What is being asked —
List every field that the announcement about the ROBUST AI program below names as an area of socially relevant issues.

BEGIN Quoted text

ROBUST AI program receives additional €25 million in funding from Dutch Research Council

January 10, 2023

ROBUST focuses primarily on the development of trustworthy AI technology for the resolution of socially relevant issues, such as those in healthcare, logistics, media, food and energy.

ROBUST, an initiative from the Innovation Center for Artificial Intelligence (ICAI), receives a €25 million contribution from NWO for the next ten years. The program will further strengthen the Dutch artificial intelligence ecosystem with a new impetus for fundamental AI research. Researchers from TU/e play a key role in the program.

ROBUST focuses specifically on developing reliable and explainable AI technology for socially relevant issues, in healthcare, logistics, media, food, and energy. The program is led by the UvA in collaboration with 51 partners from industry, government, and the knowledge sector. 

From TU/e, two labs are involved in the research project: FEPlab and the EAISI Mobility Lab. 

FEPlab

FEPlab is a collaboration between TU/e and hearing aid manufacturer GN Hearing. The mission of the lab is to ameliorate the participation of hearing-impaired people in formal and informal social settings.

The lab will focus its research on transferring a leading physics/neuroscience-based theory about computation in the brain, the Free Energy Principle (FEP), to practical use in human-centered agents such as hearing devices and VR technology.

END Quoted text
BEGIN Supplied information

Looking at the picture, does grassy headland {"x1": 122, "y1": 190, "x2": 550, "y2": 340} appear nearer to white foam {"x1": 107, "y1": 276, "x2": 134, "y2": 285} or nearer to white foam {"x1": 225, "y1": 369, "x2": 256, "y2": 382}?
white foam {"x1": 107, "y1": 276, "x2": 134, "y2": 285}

END Supplied information

Output of the exercise —
Healthcare, logistics, media, food, and energy.